--- Start of Given information ---

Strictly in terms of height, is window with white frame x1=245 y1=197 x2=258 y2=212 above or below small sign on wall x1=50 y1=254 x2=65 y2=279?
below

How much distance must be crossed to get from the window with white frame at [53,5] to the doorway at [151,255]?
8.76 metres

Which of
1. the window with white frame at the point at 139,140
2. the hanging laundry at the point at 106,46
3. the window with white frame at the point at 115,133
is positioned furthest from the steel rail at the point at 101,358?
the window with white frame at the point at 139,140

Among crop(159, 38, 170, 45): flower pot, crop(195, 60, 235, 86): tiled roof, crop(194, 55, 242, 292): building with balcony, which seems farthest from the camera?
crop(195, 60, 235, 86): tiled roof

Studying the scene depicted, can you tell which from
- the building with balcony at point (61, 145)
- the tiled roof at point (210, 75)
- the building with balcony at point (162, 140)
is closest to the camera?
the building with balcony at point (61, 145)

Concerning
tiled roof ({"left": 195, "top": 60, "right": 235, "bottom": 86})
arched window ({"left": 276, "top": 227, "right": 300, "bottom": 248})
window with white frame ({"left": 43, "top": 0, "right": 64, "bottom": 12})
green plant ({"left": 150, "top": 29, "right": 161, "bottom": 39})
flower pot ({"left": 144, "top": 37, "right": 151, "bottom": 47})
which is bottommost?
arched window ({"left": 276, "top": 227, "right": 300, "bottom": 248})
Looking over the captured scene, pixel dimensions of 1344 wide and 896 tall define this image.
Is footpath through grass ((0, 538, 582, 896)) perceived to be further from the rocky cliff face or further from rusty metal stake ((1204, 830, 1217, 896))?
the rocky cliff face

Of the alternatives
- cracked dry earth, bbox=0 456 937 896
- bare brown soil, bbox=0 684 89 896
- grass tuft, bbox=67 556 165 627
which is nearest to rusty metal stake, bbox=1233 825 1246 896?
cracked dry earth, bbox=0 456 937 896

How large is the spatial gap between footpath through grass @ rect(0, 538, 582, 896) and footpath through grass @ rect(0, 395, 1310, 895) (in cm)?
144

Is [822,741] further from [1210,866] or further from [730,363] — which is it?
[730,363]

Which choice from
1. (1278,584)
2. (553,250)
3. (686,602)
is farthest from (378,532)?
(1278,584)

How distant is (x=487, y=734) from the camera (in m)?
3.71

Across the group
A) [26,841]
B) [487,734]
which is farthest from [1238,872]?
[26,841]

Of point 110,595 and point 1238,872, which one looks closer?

--- End of Given information ---

Turn the records, starting with the line containing "Looking over the" and continuing through the end, into a numbered list with blank lines omitted.

_Exercise response_
1. Looking over the captured scene, pixel dimensions of 1344 wide and 896 tall define this image.
2. Is footpath through grass ((0, 538, 582, 896)) perceived to be further from the rocky cliff face or further from rusty metal stake ((1204, 830, 1217, 896))?
3. the rocky cliff face
4. Of the alternatives
5. - cracked dry earth, bbox=0 456 937 896
6. - bare brown soil, bbox=0 684 89 896
7. - grass tuft, bbox=67 556 165 627
8. which is nearest to rusty metal stake, bbox=1233 825 1246 896?
9. cracked dry earth, bbox=0 456 937 896
10. How large is the spatial gap between footpath through grass @ rect(0, 538, 582, 896) and footpath through grass @ rect(0, 395, 1310, 895) (in cm)?
11. 144
12. Is [822,741] further from [1210,866] or further from [730,363] — which is it?
13. [730,363]
14. Which choice from
15. 1. (1278,584)
16. 2. (553,250)
17. 3. (686,602)
18. is farthest from (378,532)?
19. (1278,584)
20. How distant is (x=487, y=734) from the camera (in m)?
21. 3.71
22. Across the group
23. A) [26,841]
24. B) [487,734]
25. which is farthest from [1238,872]?
26. [26,841]
27. Of point 110,595 and point 1238,872, which one looks closer?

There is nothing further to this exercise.